PROBLEM TO SOLVE:
In the Cataraqui Trail post below, transcribe word for word the passage starting at "When we headed out onto" and ending at "perfect hiking temperature!".

Sunday, May 31, 2020

Smiths Falls to Little Lake (ish), onto the Cataraqui Trail

When we headed out onto the trail this morning it felt like a different world than the one we hiked through a few days ago. Our summer gear caught up with us, and with it came our new Radical Design cart, to help us reduce the weight in our packs. So, our expedition has been joined by third member, which effectively turns one of us into a centaur at any given time. The other change was that it was 4°C last night, and only reached a high of 14°C at midday, a full 20°C cooler than it was a few days ago. Pretty much the perfect hiking temperature!

 

We left Smiths Falls on the Cataraqui Trail, and soon discovered that it is a wonderful trail to hike! It began as a gravel dust trail, and over the course of the day became a grassy two-lane track, and a flat grassy pathway. Most of it was shaded, there were wooden posts with kilometer markers, it was extremely well maintained, and there was no litter anywhere. A pleasure to walk, and there was so much wildlife!


When we headed out of town we passed a golf course, and the trail actually took us through the middle of a fairway. As we rounded a corner a man was coming towards us, and his golf bag was merrily rolling down the trail in front of him. It turned out to be battery powered and run by remote control! It seems that each time we change our equipment to something better, something new rolls on by.  Suddenly our new cart had an inferiority complex.

DATASET:
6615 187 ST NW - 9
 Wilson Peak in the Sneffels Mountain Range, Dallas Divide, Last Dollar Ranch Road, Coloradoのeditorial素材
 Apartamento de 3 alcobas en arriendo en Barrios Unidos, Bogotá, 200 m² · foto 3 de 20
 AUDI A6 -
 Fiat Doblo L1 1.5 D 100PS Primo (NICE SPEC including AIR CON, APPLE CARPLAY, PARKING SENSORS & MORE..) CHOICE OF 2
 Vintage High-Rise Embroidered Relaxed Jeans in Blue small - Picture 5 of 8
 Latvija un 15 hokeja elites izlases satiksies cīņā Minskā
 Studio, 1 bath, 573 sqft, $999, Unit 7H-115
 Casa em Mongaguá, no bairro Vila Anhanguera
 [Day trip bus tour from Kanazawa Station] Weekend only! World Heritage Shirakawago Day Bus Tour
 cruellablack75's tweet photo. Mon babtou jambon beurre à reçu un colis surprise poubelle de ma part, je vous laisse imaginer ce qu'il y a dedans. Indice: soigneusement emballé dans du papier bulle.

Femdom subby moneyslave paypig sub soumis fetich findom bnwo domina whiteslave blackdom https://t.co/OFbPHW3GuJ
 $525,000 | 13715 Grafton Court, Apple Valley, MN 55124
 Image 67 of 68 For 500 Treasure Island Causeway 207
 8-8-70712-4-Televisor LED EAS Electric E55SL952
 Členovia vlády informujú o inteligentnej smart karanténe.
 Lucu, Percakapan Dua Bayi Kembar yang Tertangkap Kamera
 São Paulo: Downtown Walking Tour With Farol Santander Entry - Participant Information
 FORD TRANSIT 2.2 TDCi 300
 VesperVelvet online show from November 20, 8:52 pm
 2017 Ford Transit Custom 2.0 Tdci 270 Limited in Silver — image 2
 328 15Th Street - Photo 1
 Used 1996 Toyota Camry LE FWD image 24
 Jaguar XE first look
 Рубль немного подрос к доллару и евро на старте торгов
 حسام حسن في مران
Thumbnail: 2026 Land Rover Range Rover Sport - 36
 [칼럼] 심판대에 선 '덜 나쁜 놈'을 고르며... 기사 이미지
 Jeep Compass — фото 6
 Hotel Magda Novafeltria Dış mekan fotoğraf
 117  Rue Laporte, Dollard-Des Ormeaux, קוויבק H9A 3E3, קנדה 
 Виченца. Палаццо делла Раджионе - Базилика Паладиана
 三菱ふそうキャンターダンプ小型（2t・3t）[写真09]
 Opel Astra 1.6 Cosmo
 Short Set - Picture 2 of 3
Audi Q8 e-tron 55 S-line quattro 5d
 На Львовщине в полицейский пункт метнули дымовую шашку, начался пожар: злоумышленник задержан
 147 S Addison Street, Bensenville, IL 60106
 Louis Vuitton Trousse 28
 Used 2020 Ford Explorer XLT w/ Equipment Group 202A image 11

EXPECTED ANSWER:
When we headed out onto the trail this morning it felt like a different world than the one we hiked through a few days ago. Our summer gear caught up with us, and with it came our new Radical Design cart, to help us reduce the weight in our packs. So, our expedition has been joined by third member, which effectively turns one of us into a centaur at any given time. The other change was that it was 4°C last night, and only reached a high of 14°C at midday, a full 20°C cooler than it was a few days ago. Pretty much the perfect hiking temperature!